During the congressional recess, let’s hope real debate of Health Care Reform legislation takes place.

Questions I would like to see debated:

Would a “public option” reimburse doctors, hospitals, pharmacies and other providers at rates comparable to Medicare reimbursement or at rates comparable to private health insurance plans?

If the former is true, are providers willing to be reimbursed at markedly reduced rates for folks enrolled in a public option? If not, will they have the option to refuse to care for persons insured under the public option?

Those pursuing proposing a public option should be prepared to come up with a ballpark estimate of what it would cost for, say a family of four earning up to $50,000.

What will it cost the government to subsidize those at or below the poverty level

(Currently at $17,650 for a family of four)?

There are obviously many more questions and permutations. But answering the above questions wouldn’t be a bad start.

2011

There are those who have opposed Social Security from its inception, those who would privatize it and those who for ideological reasons would like to eliminate it entirely. I can understand their desire to lump SSI in with discretionary spending, Medicare and defense spending when they discuss the present deficit crisis.

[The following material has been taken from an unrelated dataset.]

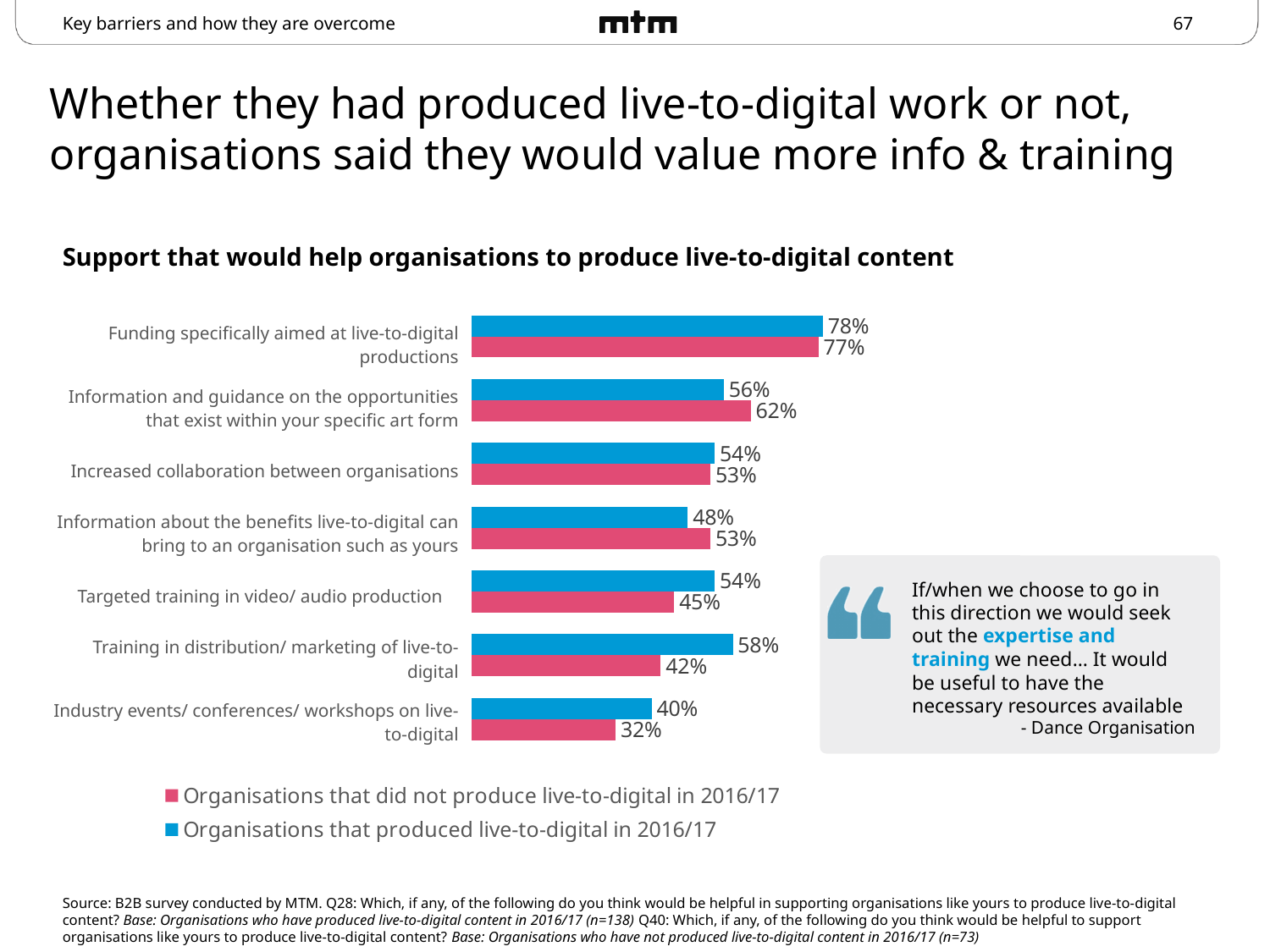
Which category has the lowest value for organisations that did not produce live-to-digital in 2016/17? Industry events/ conferences/ workshops on live-to-digital How many series does the legend list? 2 What is the value for 'Training in distribution/ marketing of live-to-digital' among organisations that did not produce live-to-digital in 2016/17? 42% What percentage of organisations that produced live-to-digital in 2016/17 selected 'Funding specifically aimed at live-to-digital productions'? 78% For 'Information about the benefits live-to-digital can bring to an organisation such as yours', which group has the larger value: organisations that produced live-to-digital or those that did not? Organisations that did not produce live-to-digital in 2016/17 What type of chart is shown on the slide? Bar chart How many support categories are shown in the chart? 7 What percentage of organisations that did not produce live-to-digital in 2016/17 selected 'Information and guidance on the opportunities that exist within your specific art form'? 62% Which colour represents organisations that produced live-to-digital in 2016/17? Blue What is the difference between the two series for 'Training in distribution/ marketing of live-to-digital'? 16 percentage points Which category has the highest value for organisations that produced live-to-digital in 2016/17? Funding specifically aimed at live-to-digital productions What is the difference between the two series for 'Industry events/ conferences/ workshops on live-to-digital'? 8 percentage points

The Congressional Budget Office estimates that the combined income from payroll taxes, taxes on benefits paid to recipients, and trust fund interest will generate sufficient income to pay Social Security Insurance benefits and Disability Insurance benefits to the year 2037. Social Security has not contributed to our present deficit. And although it will eventually require fixing, now is not the time, as the country struggles with massive unemployment and a painfully slow economic recovery.

Social Security Insurance legislation has been one of the most successful programs in our nation’s history. It must be removed from the present debate on how we as a nation address our present budgetary problems.

Thursday, December 9, 2010

I am dismayed by the inaccuracies and deliberate disinformation promulgated by both liberal and conservative television commentators and their so called expert guests. I believe, as well as most Americans, that extending the Bush high-end tax cuts (to those earning over $200,000 for individuals and $250,000 for couples) is a mistake. But it will not cost $900 billion over two years as I have heard Congressman and Senators repeatedly say. "The Center for American Progress" estimates the cost of extending the tax cut for wealthy Americans is $80 billion over two years. It's still a lot of money and would be better spent on job stimulating projects such as desperately needed infrastructure investments. But it's not as daunting as $900 billion. Obama's compromise, although a bitter pill, recognizes that the Republican Senate will vote as a block to preserve tax cuts for the rich. And that stretching out the argument throughout the rest of the lame-duck session will eliminate or at least endanger extending unemployment insurance, accomplishing repeal of "Don't Ask Don't Tell," approving the "Start Treaty" and passing the "Dream Act." Democrats should cease calling for a pyrrhic victory and approve the compromise and move on to the address other issues important to all Americans...jobs, human rights and our national security.